When I came back second semester, I was a totally different person. I was finally myself again. I attended meetings and groups while I was home surrounded by people who went through the same thing I did. I was so nervous to go and planned on leaving after the first 5 minuets but I ended up staying the full hour. We sat in a big circle, introduced ourselves, and told our stories. I thought I was alone but in reality there are so many people going through things you would never even know. To this day the memories still haunt me. Quite frankly I don’t think they’re ever going to go away, but I can tell you they are just memories because they will never happen again. I look back at the memories in disbelief. Did I really know the true meaning of “love”? I always said no matter what nobody could ever take dance away from me but he did. I never wanted to go, I gave up, I lost my fire flame in my heart. All because I thought it was over. I thought this was gonna be the end. But it wasn't. I picked myself up and I am now better than I have ever been.

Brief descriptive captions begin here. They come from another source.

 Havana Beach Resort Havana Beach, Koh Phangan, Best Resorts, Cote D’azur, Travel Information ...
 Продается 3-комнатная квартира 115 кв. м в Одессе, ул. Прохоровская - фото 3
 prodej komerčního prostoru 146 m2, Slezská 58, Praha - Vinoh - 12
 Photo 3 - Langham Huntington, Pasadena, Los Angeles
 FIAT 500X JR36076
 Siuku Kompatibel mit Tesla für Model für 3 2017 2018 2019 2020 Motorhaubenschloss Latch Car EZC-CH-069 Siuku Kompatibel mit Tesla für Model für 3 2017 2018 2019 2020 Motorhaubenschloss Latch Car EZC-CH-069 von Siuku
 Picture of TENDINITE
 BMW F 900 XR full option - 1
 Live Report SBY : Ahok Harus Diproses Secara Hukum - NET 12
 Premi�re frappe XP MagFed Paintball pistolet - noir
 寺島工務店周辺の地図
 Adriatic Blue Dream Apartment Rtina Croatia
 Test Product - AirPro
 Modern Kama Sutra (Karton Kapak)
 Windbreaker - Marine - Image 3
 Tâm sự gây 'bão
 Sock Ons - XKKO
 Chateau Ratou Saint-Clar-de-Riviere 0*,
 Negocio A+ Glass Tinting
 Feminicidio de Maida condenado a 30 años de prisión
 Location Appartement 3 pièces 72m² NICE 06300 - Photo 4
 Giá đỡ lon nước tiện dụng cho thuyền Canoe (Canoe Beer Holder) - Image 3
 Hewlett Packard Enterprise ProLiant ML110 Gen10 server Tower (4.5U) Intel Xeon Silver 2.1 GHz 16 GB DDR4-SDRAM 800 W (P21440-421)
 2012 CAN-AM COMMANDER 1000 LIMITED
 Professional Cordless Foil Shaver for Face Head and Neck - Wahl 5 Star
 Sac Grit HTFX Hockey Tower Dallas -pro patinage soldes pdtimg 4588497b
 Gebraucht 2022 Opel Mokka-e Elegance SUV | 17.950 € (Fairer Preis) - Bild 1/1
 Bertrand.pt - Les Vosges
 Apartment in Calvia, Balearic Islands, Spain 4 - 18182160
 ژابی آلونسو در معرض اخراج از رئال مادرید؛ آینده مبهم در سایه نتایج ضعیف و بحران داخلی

I'm going into my second year of college at the University of Hartford. I'm also Captain of the Dance Team and teach at a local dance studio in Farmington, Connecticut. I brought back the happiness I needed in my life and I'm finally bringing myself back, The real Sam Graviano. I want to tell young girls and guys that it is going to be okay and we all need to stand up and make a difference. Share our stories and maybe they'll touch the lives of at least one person. Dance saved me from everything I had lost and everything I became, that I never wanted to be. Dance will forever have a special place in my heart and dance will forever be a part of me.